In a Mercedes R-500, with shades drawn back from the stem-to-stern sunroof as I piloted down the New Jersey Turnpike toward Philadelphia, the warm sunlit feel inside the cabin reminded me of nothing else as much as a restful cruise in a sailboat.

Except that I was surrounded by the New Jersey Turnpike.

The R is roomy like a large SUV -- it even has a third row you can actually use -- but it handles more like a car. Well, like a limousine, perhaps.

In all, the Mercedes-Benz R-class is the crossover vehicle that, so far, best fulfills the promise of the species. It's a vehicle that really does deliver all the stuff people like about SUVs without the disadvantages that go with driving an off-road vehicle on paved roads.
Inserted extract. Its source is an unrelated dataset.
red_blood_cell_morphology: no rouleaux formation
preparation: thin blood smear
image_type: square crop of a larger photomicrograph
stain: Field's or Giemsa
Mercedes-Benz's sister-company, Chrysler, already has a vehicle rather like this called the Pacifica. But the two share no components and they're really very different from one another. The Pacifica, while it also drives nicely for a vehicle of its size, is more minivan-ish in shape and SUV-ish in driving character than the R-class.

While the R-class is four inches longer than the Chrysler Pacifica -- and it has a 10-inch longer wheelbase, making for a wider turning circle -- the R-class is much easier to manage in a crowd than it's wide-hipped, narrow-windowed cousin

The R-class is based on the same engineering platform as the Mercedes M-class SUV, which is already a very pavement-friendly machine except for some noisy tires. Lengthened and lowered, the R offers a different experience but whether it's better will depend on your driving tastes and your need for additional seats.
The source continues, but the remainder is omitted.